[Spatial relationship records]
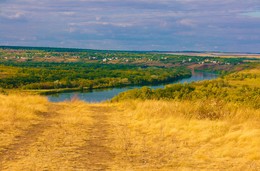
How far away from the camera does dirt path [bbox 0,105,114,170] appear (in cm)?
639

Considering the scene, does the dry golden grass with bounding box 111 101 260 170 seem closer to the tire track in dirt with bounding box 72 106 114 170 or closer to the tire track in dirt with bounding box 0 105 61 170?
the tire track in dirt with bounding box 72 106 114 170

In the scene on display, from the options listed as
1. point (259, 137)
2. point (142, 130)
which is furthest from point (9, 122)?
point (259, 137)

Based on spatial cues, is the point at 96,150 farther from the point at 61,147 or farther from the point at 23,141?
the point at 23,141

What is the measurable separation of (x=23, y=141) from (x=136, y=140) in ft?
8.56

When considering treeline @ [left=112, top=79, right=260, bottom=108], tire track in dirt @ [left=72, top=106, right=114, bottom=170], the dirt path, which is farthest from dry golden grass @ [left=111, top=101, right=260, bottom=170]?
treeline @ [left=112, top=79, right=260, bottom=108]

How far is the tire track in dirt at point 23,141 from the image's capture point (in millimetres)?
6844

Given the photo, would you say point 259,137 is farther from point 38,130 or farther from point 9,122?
point 9,122

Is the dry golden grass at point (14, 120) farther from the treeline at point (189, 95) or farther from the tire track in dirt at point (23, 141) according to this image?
the treeline at point (189, 95)

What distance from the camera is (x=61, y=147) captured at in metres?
7.84

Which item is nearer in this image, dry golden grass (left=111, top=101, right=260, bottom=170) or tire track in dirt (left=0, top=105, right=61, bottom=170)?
dry golden grass (left=111, top=101, right=260, bottom=170)

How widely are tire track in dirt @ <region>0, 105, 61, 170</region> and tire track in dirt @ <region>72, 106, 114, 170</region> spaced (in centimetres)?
118

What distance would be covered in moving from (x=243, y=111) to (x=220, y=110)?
0.71 metres

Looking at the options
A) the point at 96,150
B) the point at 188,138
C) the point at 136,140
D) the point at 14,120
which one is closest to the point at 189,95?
the point at 14,120

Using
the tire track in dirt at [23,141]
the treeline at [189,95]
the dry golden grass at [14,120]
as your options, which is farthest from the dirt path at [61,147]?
the treeline at [189,95]
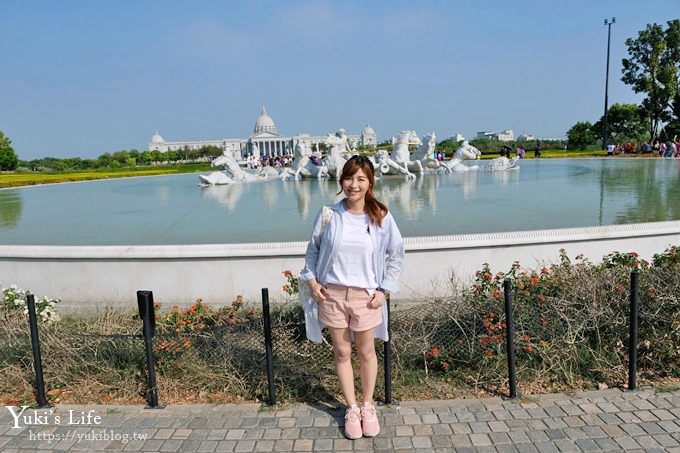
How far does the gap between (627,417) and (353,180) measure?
8.87ft

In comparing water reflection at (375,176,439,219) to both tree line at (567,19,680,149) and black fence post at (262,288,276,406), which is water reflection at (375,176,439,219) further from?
tree line at (567,19,680,149)

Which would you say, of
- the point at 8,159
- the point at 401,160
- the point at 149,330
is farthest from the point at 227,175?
the point at 8,159

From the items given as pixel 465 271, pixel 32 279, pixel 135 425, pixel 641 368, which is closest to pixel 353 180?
pixel 135 425

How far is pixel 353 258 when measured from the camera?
328 cm

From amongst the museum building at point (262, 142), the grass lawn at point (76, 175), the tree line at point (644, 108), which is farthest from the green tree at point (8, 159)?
the museum building at point (262, 142)

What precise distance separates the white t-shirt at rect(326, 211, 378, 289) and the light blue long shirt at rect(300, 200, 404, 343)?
35mm

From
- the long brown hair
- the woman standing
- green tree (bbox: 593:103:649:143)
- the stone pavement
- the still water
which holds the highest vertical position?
green tree (bbox: 593:103:649:143)

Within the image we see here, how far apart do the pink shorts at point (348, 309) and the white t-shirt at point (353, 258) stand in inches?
2.5

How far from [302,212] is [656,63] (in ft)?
153

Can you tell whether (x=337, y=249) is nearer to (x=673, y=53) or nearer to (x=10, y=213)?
(x=10, y=213)

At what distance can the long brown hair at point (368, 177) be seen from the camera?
3.28 metres

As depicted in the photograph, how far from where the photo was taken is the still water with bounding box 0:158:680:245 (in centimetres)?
837

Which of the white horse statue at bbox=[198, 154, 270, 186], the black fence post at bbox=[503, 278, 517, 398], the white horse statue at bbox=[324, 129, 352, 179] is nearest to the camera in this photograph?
the black fence post at bbox=[503, 278, 517, 398]

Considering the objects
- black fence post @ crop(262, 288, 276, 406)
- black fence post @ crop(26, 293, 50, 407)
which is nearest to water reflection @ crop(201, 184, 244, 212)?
black fence post @ crop(26, 293, 50, 407)
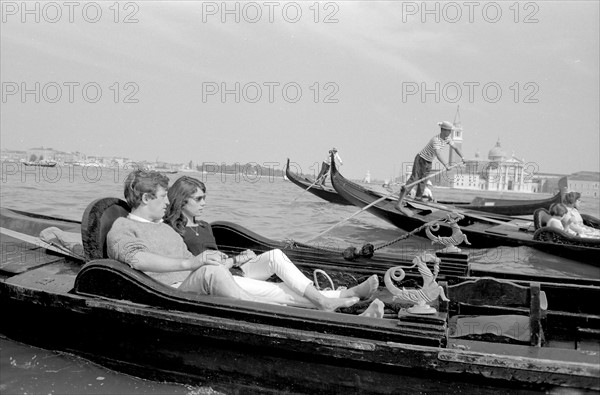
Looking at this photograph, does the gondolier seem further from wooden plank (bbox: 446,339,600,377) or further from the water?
wooden plank (bbox: 446,339,600,377)

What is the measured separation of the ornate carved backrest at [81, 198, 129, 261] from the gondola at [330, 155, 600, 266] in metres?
1.82

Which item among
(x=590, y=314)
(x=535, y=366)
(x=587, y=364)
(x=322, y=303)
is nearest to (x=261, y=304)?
(x=322, y=303)

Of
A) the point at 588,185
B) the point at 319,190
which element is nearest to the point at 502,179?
the point at 588,185

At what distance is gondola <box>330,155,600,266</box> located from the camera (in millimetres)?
5395

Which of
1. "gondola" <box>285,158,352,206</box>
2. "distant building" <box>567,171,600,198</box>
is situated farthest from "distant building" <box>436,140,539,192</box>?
"gondola" <box>285,158,352,206</box>

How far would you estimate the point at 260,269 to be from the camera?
2.78m

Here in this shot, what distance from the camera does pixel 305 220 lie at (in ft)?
40.7

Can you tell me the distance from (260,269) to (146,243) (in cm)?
54

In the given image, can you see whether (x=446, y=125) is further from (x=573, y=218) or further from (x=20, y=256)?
(x=20, y=256)

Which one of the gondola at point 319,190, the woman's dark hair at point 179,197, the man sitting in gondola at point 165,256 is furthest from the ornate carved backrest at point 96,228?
the gondola at point 319,190

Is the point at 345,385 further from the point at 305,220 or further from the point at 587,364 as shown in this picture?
the point at 305,220

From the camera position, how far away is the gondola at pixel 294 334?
2.01 metres

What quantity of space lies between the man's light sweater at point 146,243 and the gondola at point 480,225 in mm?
1508

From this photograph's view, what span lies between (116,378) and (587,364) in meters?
1.95
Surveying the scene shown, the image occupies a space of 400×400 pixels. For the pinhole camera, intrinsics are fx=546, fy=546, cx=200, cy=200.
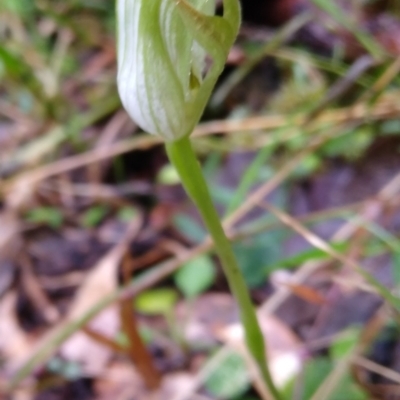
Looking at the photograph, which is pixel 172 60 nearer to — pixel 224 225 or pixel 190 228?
pixel 224 225

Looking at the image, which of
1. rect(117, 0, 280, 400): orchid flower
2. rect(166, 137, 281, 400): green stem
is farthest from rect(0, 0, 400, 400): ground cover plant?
rect(117, 0, 280, 400): orchid flower

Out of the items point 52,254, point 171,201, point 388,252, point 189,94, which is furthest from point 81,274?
point 189,94

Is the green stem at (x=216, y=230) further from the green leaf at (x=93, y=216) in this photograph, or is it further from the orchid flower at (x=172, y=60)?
the green leaf at (x=93, y=216)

__GOAL OF THE EXERCISE__
Copy each line above precisely, dropping the pictures.

__SOLUTION TO THE EXERCISE__
How far away from the camera does dirt path [bbox 0,105,114,170] appear (in cm)?
639

Considering the scene, does the dry golden grass with bounding box 111 101 260 170 seem closer to the tire track in dirt with bounding box 72 106 114 170 or closer to the tire track in dirt with bounding box 0 105 61 170?
the tire track in dirt with bounding box 72 106 114 170

In the scene on display, from the options listed as
1. point (259, 137)
2. point (142, 130)
which is furthest from point (9, 122)?
point (259, 137)

Based on spatial cues, is the point at 96,150 farther from the point at 61,147 or farther from the point at 23,141?
the point at 23,141

What is the measurable separation of (x=23, y=141) from (x=136, y=140) in ft?
8.56

When considering treeline @ [left=112, top=79, right=260, bottom=108], tire track in dirt @ [left=72, top=106, right=114, bottom=170], the dirt path, which is farthest from dry golden grass @ [left=111, top=101, right=260, bottom=170]?
treeline @ [left=112, top=79, right=260, bottom=108]

How far is the tire track in dirt at point 23,141 from the image's capture point (in millimetres)?
6844

Given the photo, would you say point 259,137 is farther from point 38,130 or farther from point 9,122?
point 9,122

Is the dry golden grass at point (14, 120) farther from the treeline at point (189, 95) or farther from the tire track in dirt at point (23, 141) according to this image?
the treeline at point (189, 95)

What distance from the camera is (x=61, y=147) captured at in metres?
7.84

Which item is nearer in this image, dry golden grass (left=111, top=101, right=260, bottom=170) or tire track in dirt (left=0, top=105, right=61, bottom=170)?
dry golden grass (left=111, top=101, right=260, bottom=170)

How widely are tire track in dirt @ <region>0, 105, 61, 170</region> and tire track in dirt @ <region>72, 106, 114, 170</region> spaced (in centimetres)?
118

What distance would be covered in moving from (x=243, y=111) to (x=220, y=110)?
0.71 metres

Looking at the options
A) the point at 96,150
B) the point at 188,138
C) the point at 136,140
D) the point at 14,120
which one is closest to the point at 189,95?
the point at 14,120

Using
the tire track in dirt at [23,141]
the treeline at [189,95]
the dry golden grass at [14,120]
as your options, which is farthest from the dirt path at [61,147]?
the treeline at [189,95]
How far does the gap between (627,417) and (353,180) measure?
8.87ft

In comparing water reflection at (375,176,439,219) to both tree line at (567,19,680,149) and black fence post at (262,288,276,406), which is water reflection at (375,176,439,219) further from?
tree line at (567,19,680,149)

Which would you say, of
- the point at 8,159
- the point at 401,160
- the point at 149,330
is farthest from the point at 227,175?
the point at 8,159

From the items given as pixel 465 271, pixel 32 279, pixel 135 425, pixel 641 368, which is closest to pixel 353 180?
pixel 135 425

How far is pixel 353 258 when measured from the camera?
328 cm

From amongst the museum building at point (262, 142), the grass lawn at point (76, 175), the tree line at point (644, 108), which is farthest from the green tree at point (8, 159)?
the museum building at point (262, 142)

What precise distance separates the white t-shirt at rect(326, 211, 378, 289) and the light blue long shirt at rect(300, 200, 404, 343)?
35mm

From
- the long brown hair
- the woman standing
- green tree (bbox: 593:103:649:143)
- the stone pavement
- the still water
which holds the highest vertical position?
green tree (bbox: 593:103:649:143)

Within the image we see here, how far apart do the pink shorts at point (348, 309) and the white t-shirt at point (353, 258) stand in inches?
2.5

How far from [302,212] is [656,63] (in ft)?
153

Can you tell whether (x=337, y=249) is nearer to (x=673, y=53) or nearer to (x=10, y=213)?
(x=10, y=213)

At what distance can the long brown hair at point (368, 177) be seen from the camera?
3.28 metres

As depicted in the photograph, how far from where the photo was taken is the still water with bounding box 0:158:680:245 (in centimetres)?
837

Which of the white horse statue at bbox=[198, 154, 270, 186], the black fence post at bbox=[503, 278, 517, 398], the white horse statue at bbox=[324, 129, 352, 179] is nearest to the camera in this photograph?
the black fence post at bbox=[503, 278, 517, 398]

Considering the objects
- black fence post @ crop(262, 288, 276, 406)
- black fence post @ crop(26, 293, 50, 407)
which is nearest to water reflection @ crop(201, 184, 244, 212)?
black fence post @ crop(26, 293, 50, 407)
Looking at this photograph, does the gondolier seem further from wooden plank (bbox: 446,339,600,377) or further from the water?
wooden plank (bbox: 446,339,600,377)

What is the measured separation of the ornate carved backrest at [81, 198, 129, 261] from the gondola at [330, 155, 600, 266] in metres?
1.82

Which item among
(x=590, y=314)
(x=535, y=366)
(x=587, y=364)
(x=322, y=303)
is nearest to (x=261, y=304)?
(x=322, y=303)

Of
A) the point at 588,185
B) the point at 319,190
which element is nearest to the point at 502,179?
the point at 588,185

At what distance is gondola <box>330,155,600,266</box> located from the camera (in millimetres)?
5395

Which of
1. "gondola" <box>285,158,352,206</box>
2. "distant building" <box>567,171,600,198</box>
is situated farthest from "distant building" <box>436,140,539,192</box>?
"gondola" <box>285,158,352,206</box>

How far would you estimate the point at 260,269 to be from the camera?
2.78m

Here in this shot, what distance from the camera does pixel 305 220 lie at (in ft)?
40.7

Can you tell me the distance from (260,269) to (146,243) (in cm)?
54

In the given image, can you see whether (x=446, y=125) is further from (x=573, y=218) or further from (x=20, y=256)?
(x=20, y=256)

Which one of the gondola at point 319,190, the woman's dark hair at point 179,197, the man sitting in gondola at point 165,256 is furthest from the ornate carved backrest at point 96,228?
the gondola at point 319,190

Is the point at 345,385 further from the point at 305,220 or further from the point at 587,364 as shown in this picture?
the point at 305,220

From the camera position, how far away is the gondola at pixel 294 334?
2.01 metres

What quantity of space lies between the man's light sweater at point 146,243 and the gondola at point 480,225 in mm?
1508

From this photograph's view, what span lies between (116,378) and (587,364) in meters?
1.95
Surveying the scene shown, the image occupies a space of 400×400 pixels. For the pinhole camera, intrinsics are fx=546, fy=546, cx=200, cy=200.
Looking at the photograph, which is pixel 172 60 nearer to — pixel 224 225 or pixel 190 228?
pixel 224 225

Looking at the image, which of
1. rect(117, 0, 280, 400): orchid flower
2. rect(166, 137, 281, 400): green stem
is farthest from rect(0, 0, 400, 400): ground cover plant?
rect(117, 0, 280, 400): orchid flower

Out of the items point 52,254, point 171,201, point 388,252, point 189,94, which is furthest from point 81,274?
point 189,94

Is the green stem at (x=216, y=230) further from the green leaf at (x=93, y=216) in this photograph, or is it further from the orchid flower at (x=172, y=60)?
the green leaf at (x=93, y=216)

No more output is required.